Entries from a dataset:

--- BEGIN ---

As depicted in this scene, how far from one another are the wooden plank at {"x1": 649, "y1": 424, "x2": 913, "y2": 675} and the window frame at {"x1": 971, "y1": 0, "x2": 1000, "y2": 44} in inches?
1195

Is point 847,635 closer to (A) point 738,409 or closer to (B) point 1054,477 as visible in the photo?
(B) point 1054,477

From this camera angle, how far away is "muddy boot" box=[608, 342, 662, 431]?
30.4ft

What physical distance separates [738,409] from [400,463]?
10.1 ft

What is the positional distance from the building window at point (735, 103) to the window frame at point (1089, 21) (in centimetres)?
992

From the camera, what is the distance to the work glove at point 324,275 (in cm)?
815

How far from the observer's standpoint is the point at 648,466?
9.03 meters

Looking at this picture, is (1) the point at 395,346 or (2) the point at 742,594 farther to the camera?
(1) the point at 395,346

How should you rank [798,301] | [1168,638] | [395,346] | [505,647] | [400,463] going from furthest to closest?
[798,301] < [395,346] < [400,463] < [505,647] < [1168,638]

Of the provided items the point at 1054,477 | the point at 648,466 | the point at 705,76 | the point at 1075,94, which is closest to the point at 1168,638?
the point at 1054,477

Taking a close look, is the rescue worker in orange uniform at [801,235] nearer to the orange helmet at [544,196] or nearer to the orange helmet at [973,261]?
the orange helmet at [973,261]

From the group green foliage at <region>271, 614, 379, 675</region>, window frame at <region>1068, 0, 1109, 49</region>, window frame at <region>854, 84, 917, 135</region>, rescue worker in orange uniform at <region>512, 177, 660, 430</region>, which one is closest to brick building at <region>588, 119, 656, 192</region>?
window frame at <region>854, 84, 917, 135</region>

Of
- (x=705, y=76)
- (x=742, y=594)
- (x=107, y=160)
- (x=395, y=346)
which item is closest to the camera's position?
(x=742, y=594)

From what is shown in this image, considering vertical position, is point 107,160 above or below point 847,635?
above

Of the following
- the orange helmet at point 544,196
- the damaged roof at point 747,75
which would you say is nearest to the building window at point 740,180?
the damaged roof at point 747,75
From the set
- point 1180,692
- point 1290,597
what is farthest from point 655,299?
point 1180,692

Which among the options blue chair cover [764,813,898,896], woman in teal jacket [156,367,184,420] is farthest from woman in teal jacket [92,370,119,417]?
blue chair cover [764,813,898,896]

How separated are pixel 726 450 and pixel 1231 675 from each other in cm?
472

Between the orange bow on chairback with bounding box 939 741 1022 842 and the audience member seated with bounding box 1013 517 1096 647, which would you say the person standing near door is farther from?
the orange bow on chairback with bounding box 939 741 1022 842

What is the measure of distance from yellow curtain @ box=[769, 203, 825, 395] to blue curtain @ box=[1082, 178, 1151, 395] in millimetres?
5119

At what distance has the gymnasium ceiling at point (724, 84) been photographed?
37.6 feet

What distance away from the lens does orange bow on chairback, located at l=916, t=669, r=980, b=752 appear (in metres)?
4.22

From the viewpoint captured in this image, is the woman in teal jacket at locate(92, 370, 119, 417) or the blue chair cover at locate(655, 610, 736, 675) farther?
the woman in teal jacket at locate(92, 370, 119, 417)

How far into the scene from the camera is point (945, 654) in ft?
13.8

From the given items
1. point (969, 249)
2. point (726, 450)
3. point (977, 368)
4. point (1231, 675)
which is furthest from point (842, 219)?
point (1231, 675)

--- END ---

# Your task
Please quote the records above exactly, without skipping a line.

# Solution to the problem
As depicted in this scene, how far from one another are the wooden plank at {"x1": 649, "y1": 424, "x2": 913, "y2": 675} and the window frame at {"x1": 971, "y1": 0, "x2": 1000, "y2": 44} in inches?
1195

Is point 847,635 closer to (A) point 738,409 or closer to (B) point 1054,477 as visible in the photo?
(B) point 1054,477

From this camera angle, how far away is "muddy boot" box=[608, 342, 662, 431]?
30.4ft

What physical distance separates [738,409] from [400,463]?
10.1 ft

What is the positional distance from the building window at point (735, 103) to the window frame at point (1089, 21) (in centimetres)?
992

From the camera, what is the distance to the work glove at point 324,275 (in cm)?
815

How far from the observer's standpoint is the point at 648,466?
9.03 meters

Looking at this picture, is (1) the point at 395,346 or (2) the point at 742,594 farther to the camera?
(1) the point at 395,346

How should you rank [798,301] | [1168,638] | [395,346] | [505,647] | [400,463] going from furthest to closest?
[798,301] < [395,346] < [400,463] < [505,647] < [1168,638]

Of the provided items the point at 1054,477 | the point at 648,466 | the point at 705,76 | the point at 1075,94, which is closest to the point at 1168,638?
the point at 1054,477

Taking a close look, is the rescue worker in orange uniform at [801,235] nearer to the orange helmet at [544,196] or nearer to the orange helmet at [973,261]?
the orange helmet at [973,261]

From the group green foliage at <region>271, 614, 379, 675</region>, window frame at <region>1068, 0, 1109, 49</region>, window frame at <region>854, 84, 917, 135</region>, rescue worker in orange uniform at <region>512, 177, 660, 430</region>, which one is closest to brick building at <region>588, 119, 656, 192</region>?
window frame at <region>854, 84, 917, 135</region>

Of
- (x=705, y=76)
- (x=742, y=594)
- (x=107, y=160)
- (x=395, y=346)
which item is closest to the camera's position?
(x=742, y=594)

From what is shown in this image, considering vertical position, is point 107,160 above or below point 847,635?
above

Of the following
- the orange helmet at point 544,196
- the damaged roof at point 747,75
which would you say is nearest to the building window at point 740,180?
the damaged roof at point 747,75
From the set
- point 1180,692
- point 1290,597
what is farthest from point 655,299?
point 1180,692

Which among the options blue chair cover [764,813,898,896], woman in teal jacket [156,367,184,420] is farthest from woman in teal jacket [92,370,119,417]?
blue chair cover [764,813,898,896]

How separated are pixel 726 450 and pixel 1231 675 from each other in cm?
472

Between the orange bow on chairback with bounding box 939 741 1022 842 and the audience member seated with bounding box 1013 517 1096 647, which would you say the person standing near door is farther from?
the orange bow on chairback with bounding box 939 741 1022 842

What is the measure of distance from yellow curtain @ box=[769, 203, 825, 395] to blue curtain @ box=[1082, 178, 1151, 395] in millimetres?
5119

At what distance has the gymnasium ceiling at point (724, 84) been photographed?
37.6 feet

What distance away from the lens does orange bow on chairback, located at l=916, t=669, r=980, b=752 appear (in metres)?
4.22

From the viewpoint captured in this image, is the woman in teal jacket at locate(92, 370, 119, 417) or the blue chair cover at locate(655, 610, 736, 675) farther?
the woman in teal jacket at locate(92, 370, 119, 417)

How far into the scene from the camera is point (945, 654) in ft?
13.8

From the given items
1. point (969, 249)
2. point (726, 450)
3. point (977, 368)
4. point (1231, 675)
which is furthest from point (842, 219)?
point (1231, 675)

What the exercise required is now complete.